And I tell you, make friends for yourselves by means of the mamon of unrighteousness; so that when it fails, they may receive you into eternal dwellings. (Luke 16:9)
This saying comes at the end of the parable of the unjust, or dishonest, steward. It is a strange story. The steward's job was to run the estate for the owner, but he mismanaged it. When his master discovered this he asked the steward to show him the books and give an account of his doings. The steward knew this was the end for him, so he took some steps to safeguard his future. He summoned his master's debtors and in collusion with them, falsified the accounts, reducing their debts. In this way he would make friends of these people and they would give him shelter when he was turned away.
The steward's master got to know of his action and called him a clever rascal. In the words of Jesus, "His master praised the unrighteous steward because he had acted shrewdly."
Was Jesus condoning his dishonest behaviour? He certainly seems to be praising him for his ingenious plan.
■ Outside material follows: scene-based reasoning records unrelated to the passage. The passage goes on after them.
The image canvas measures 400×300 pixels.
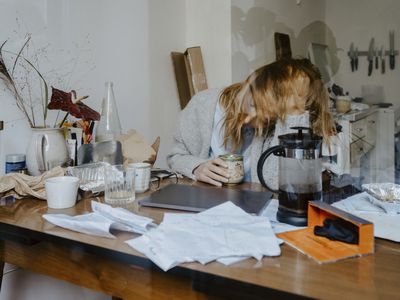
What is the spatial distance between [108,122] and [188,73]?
0.89 m

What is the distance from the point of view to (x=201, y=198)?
0.95 metres

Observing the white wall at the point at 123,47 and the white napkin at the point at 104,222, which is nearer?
the white napkin at the point at 104,222

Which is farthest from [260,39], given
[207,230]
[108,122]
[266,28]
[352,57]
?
[207,230]

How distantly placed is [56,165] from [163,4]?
1.20 m

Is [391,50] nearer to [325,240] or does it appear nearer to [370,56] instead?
[370,56]


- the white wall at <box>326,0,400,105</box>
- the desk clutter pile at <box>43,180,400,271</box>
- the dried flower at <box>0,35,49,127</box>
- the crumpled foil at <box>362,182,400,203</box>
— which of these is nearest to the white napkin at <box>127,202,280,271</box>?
the desk clutter pile at <box>43,180,400,271</box>

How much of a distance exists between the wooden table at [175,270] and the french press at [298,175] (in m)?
0.13

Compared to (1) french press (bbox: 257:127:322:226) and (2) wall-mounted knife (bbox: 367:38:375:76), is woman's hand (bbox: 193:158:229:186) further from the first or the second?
(2) wall-mounted knife (bbox: 367:38:375:76)

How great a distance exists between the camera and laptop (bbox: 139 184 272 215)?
34.2 inches

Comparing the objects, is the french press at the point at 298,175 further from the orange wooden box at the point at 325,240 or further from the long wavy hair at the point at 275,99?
the long wavy hair at the point at 275,99

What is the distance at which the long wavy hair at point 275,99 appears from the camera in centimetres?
127

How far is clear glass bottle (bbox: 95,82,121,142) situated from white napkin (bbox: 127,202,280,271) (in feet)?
1.95

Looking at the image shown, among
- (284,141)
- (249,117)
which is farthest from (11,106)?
(284,141)

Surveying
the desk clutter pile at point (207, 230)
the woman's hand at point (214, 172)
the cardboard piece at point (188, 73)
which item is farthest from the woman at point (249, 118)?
the cardboard piece at point (188, 73)
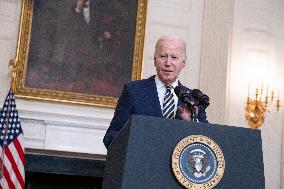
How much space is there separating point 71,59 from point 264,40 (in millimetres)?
2935

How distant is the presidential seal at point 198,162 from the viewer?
5.97 ft

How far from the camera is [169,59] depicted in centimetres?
258

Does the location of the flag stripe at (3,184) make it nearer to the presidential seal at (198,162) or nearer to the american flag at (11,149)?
the american flag at (11,149)

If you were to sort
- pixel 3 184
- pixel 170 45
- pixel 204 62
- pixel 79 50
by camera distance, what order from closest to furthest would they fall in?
pixel 170 45 → pixel 3 184 → pixel 79 50 → pixel 204 62

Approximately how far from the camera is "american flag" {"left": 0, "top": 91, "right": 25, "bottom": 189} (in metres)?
4.96

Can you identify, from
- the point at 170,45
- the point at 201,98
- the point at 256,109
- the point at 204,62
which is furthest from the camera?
the point at 256,109

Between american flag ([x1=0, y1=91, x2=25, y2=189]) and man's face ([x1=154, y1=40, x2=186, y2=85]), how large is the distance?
2949mm

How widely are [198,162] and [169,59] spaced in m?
0.87

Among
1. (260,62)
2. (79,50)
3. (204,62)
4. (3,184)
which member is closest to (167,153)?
(3,184)

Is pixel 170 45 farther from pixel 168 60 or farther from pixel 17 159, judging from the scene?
pixel 17 159

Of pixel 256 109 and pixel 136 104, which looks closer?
pixel 136 104

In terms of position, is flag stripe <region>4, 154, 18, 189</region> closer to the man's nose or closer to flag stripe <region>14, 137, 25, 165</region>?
flag stripe <region>14, 137, 25, 165</region>

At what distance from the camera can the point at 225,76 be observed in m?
6.51

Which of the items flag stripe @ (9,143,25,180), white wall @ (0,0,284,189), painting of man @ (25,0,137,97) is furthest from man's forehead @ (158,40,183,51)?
painting of man @ (25,0,137,97)
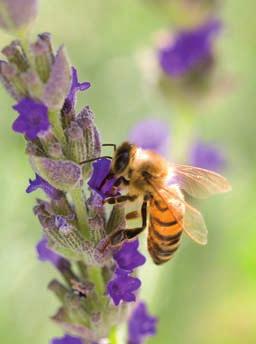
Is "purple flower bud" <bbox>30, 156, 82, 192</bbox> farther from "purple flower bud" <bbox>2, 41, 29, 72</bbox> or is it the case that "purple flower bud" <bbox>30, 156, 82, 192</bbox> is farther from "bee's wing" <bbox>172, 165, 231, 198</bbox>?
"bee's wing" <bbox>172, 165, 231, 198</bbox>

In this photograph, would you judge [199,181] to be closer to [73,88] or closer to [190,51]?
[73,88]

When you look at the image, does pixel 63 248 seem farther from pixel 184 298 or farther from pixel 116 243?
pixel 184 298

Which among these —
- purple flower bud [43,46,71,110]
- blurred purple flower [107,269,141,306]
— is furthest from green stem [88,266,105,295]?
purple flower bud [43,46,71,110]

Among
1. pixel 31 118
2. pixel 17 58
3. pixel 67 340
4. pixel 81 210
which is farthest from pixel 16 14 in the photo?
pixel 67 340

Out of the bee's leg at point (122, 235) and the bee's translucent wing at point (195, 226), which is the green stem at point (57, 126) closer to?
the bee's leg at point (122, 235)

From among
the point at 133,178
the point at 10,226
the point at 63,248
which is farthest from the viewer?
the point at 10,226

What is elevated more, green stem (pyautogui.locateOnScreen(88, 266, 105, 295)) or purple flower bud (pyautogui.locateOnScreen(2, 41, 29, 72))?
purple flower bud (pyautogui.locateOnScreen(2, 41, 29, 72))

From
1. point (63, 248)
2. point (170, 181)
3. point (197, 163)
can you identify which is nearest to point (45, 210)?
point (63, 248)
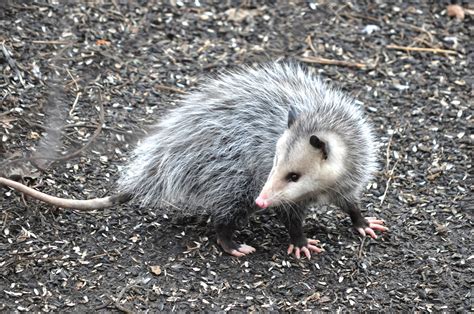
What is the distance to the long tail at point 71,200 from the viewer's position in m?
5.02

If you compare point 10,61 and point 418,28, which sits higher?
point 10,61

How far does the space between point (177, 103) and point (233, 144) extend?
0.87 metres

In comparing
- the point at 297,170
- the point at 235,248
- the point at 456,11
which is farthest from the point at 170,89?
the point at 456,11

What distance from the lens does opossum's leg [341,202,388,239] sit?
Answer: 5380mm

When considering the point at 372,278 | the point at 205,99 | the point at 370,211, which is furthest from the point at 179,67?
the point at 372,278

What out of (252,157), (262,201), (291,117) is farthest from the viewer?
(252,157)

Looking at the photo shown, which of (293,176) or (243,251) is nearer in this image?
(293,176)

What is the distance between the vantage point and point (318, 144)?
4812 mm

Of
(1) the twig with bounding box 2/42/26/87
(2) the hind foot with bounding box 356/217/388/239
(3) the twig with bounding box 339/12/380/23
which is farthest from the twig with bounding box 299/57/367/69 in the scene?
(1) the twig with bounding box 2/42/26/87

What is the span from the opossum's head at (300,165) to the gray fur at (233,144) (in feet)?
0.26

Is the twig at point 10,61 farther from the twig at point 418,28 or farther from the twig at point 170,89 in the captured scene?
the twig at point 418,28

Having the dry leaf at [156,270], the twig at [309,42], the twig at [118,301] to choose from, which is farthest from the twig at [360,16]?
the twig at [118,301]

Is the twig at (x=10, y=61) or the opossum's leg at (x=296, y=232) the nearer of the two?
the opossum's leg at (x=296, y=232)

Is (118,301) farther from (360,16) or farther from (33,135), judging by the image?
(360,16)
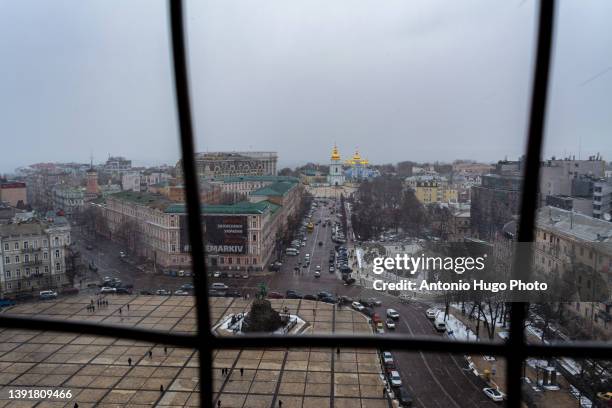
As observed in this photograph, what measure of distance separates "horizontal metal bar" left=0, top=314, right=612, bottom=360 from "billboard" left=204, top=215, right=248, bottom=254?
24.1 feet

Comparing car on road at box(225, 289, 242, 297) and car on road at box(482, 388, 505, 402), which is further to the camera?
car on road at box(225, 289, 242, 297)

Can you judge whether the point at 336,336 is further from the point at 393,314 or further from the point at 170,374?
the point at 393,314

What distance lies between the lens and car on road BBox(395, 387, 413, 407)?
3.46 meters

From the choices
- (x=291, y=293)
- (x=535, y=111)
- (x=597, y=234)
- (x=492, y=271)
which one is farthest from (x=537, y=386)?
(x=535, y=111)

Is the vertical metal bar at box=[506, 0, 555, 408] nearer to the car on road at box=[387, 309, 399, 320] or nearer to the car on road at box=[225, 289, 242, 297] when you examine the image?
the car on road at box=[387, 309, 399, 320]

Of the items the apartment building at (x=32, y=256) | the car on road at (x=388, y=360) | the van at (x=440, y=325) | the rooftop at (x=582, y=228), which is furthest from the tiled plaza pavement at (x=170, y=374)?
the rooftop at (x=582, y=228)

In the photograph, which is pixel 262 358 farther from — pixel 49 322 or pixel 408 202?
pixel 408 202

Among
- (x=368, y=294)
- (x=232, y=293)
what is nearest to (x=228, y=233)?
(x=232, y=293)

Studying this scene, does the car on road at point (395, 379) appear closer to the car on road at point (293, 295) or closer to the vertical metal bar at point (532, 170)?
the car on road at point (293, 295)

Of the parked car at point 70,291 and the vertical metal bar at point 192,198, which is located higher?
the vertical metal bar at point 192,198

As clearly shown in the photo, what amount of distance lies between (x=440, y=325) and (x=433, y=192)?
7874mm

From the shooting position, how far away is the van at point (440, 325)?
4592mm

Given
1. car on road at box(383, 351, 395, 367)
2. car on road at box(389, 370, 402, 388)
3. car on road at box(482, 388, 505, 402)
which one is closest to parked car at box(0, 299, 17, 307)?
car on road at box(383, 351, 395, 367)

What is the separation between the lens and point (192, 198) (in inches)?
10.2
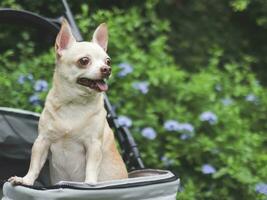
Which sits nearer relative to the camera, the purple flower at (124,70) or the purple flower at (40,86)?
the purple flower at (40,86)

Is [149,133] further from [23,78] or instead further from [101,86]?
[101,86]

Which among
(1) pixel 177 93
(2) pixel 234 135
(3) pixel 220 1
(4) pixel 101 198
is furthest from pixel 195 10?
(4) pixel 101 198

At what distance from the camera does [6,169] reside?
268 cm

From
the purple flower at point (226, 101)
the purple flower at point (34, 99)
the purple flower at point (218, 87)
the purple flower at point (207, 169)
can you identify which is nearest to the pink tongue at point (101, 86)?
the purple flower at point (34, 99)

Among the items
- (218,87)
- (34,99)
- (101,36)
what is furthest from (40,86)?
(218,87)

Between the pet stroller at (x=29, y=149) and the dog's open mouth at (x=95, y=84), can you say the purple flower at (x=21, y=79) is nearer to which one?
the pet stroller at (x=29, y=149)

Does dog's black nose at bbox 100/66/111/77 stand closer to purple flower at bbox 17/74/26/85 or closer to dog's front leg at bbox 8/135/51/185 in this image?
dog's front leg at bbox 8/135/51/185

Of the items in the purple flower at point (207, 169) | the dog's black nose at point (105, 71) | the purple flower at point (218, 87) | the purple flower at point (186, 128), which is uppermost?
the dog's black nose at point (105, 71)

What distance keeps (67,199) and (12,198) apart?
0.18m

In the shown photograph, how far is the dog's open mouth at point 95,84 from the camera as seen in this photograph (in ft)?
6.76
What is clear is that the steward was displaying great shrewdness in safeguarding his future. But Jesus is not saying that dishonesty pays. He is urging the disciples and the Pharisees to cultivate the same kind of singlemindedness in their desire to know God, a far more worthy use of common sense than concern for material welfare.
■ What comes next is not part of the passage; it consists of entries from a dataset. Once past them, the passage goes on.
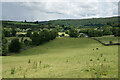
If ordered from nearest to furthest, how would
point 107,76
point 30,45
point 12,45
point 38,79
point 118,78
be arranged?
point 118,78
point 107,76
point 38,79
point 12,45
point 30,45

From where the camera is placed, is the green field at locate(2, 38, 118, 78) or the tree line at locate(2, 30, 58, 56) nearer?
the green field at locate(2, 38, 118, 78)

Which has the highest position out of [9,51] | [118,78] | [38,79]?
[118,78]

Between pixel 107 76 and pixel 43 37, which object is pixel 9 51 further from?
pixel 107 76

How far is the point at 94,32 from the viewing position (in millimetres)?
123312

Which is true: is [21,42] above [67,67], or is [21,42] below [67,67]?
above

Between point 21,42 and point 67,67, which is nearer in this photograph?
point 67,67

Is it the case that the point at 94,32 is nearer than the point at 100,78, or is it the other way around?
the point at 100,78

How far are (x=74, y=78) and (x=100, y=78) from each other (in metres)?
2.35

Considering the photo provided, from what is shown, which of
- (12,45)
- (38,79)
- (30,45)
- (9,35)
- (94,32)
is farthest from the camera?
(9,35)

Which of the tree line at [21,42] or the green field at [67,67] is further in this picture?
the tree line at [21,42]

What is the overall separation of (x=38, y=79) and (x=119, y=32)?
91.4 metres

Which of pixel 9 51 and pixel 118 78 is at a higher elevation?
pixel 118 78

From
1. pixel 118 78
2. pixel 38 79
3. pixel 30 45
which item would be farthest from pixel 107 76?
pixel 30 45

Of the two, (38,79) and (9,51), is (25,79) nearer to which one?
(38,79)
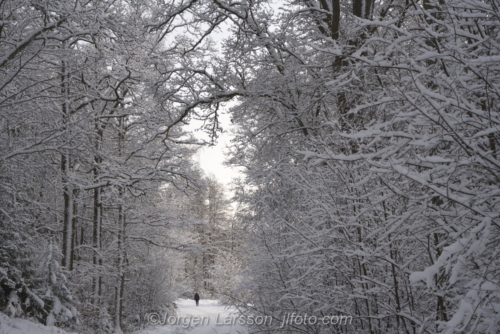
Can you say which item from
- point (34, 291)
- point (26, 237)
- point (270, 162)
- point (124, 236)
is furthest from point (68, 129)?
point (124, 236)

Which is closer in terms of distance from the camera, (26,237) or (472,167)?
(472,167)

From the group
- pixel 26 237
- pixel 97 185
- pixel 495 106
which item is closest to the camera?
pixel 495 106

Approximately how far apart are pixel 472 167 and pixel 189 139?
11225mm

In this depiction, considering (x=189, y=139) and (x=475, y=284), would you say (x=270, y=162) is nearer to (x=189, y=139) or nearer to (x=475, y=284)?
(x=189, y=139)

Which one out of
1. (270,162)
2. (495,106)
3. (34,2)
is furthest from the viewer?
(270,162)

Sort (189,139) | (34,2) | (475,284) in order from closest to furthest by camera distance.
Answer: (475,284), (34,2), (189,139)

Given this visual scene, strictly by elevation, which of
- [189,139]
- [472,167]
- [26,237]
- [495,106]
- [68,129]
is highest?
[189,139]

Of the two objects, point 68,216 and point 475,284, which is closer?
point 475,284

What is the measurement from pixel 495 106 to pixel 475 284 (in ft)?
4.08

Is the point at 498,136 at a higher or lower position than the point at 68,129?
lower

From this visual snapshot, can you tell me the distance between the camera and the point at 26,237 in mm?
7492

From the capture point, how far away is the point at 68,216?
10.3 m

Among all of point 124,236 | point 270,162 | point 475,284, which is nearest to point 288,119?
point 270,162

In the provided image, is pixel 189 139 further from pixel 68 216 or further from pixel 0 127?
pixel 0 127
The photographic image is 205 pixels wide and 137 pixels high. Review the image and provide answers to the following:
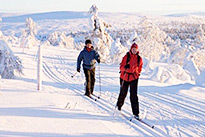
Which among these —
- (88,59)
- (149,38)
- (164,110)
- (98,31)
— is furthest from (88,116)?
(98,31)

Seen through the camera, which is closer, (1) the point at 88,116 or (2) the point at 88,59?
(1) the point at 88,116

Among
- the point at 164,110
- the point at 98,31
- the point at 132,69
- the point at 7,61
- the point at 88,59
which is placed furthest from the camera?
the point at 98,31

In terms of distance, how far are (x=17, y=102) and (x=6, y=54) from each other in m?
4.77

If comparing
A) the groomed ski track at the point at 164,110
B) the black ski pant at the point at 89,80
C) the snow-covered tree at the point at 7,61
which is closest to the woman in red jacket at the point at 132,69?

We now have to think of people who have got enormously rich, if we know any. It is a common, everyday sight to see people working hard, doing extra courses to improve their skills, putting in extra hours to get on in their career. If they have their own business they will certainly give up many days off and holidays in order to develop it. We think this is quite normal and sensible. Some people sacrifice everything most of us value - home life, leisure, friends - in order to build up a fortune. Surely, all Jesus is saying is that Christians need as much zeal and enthusiasm as anybody who has the energy and self-denial to get on in this world. Many Christians are more ready to sacrifice their spiritual development than their financial one. It is the story again of "where your treasure is, there will your heart be also". Jesus calls us from the pursuit of self-interest, from being "lovers of money" like the Pharisees (verse 14) to follow him along the way which he tells us leads to life in all its fullness.
There is still the question of how material wealth can be used to obtain "eternal dwellings". This parable of the Unjust Steward is followed by a number of sayings about wealth. Then comes another story, the story of the rich man and Lazarus. The rich man had plenty of everything and never gave a thought to Lazarus sitting at his gate, destitute and covered with sores. If the rich man had used a little of his wealth to help Lazarus, would not Lazarus have pleaded for him when they both died? But Lazarus had no reason to do any such thing. The rich man found himself without a friend when he needed one most. It is a thought that should stay with us.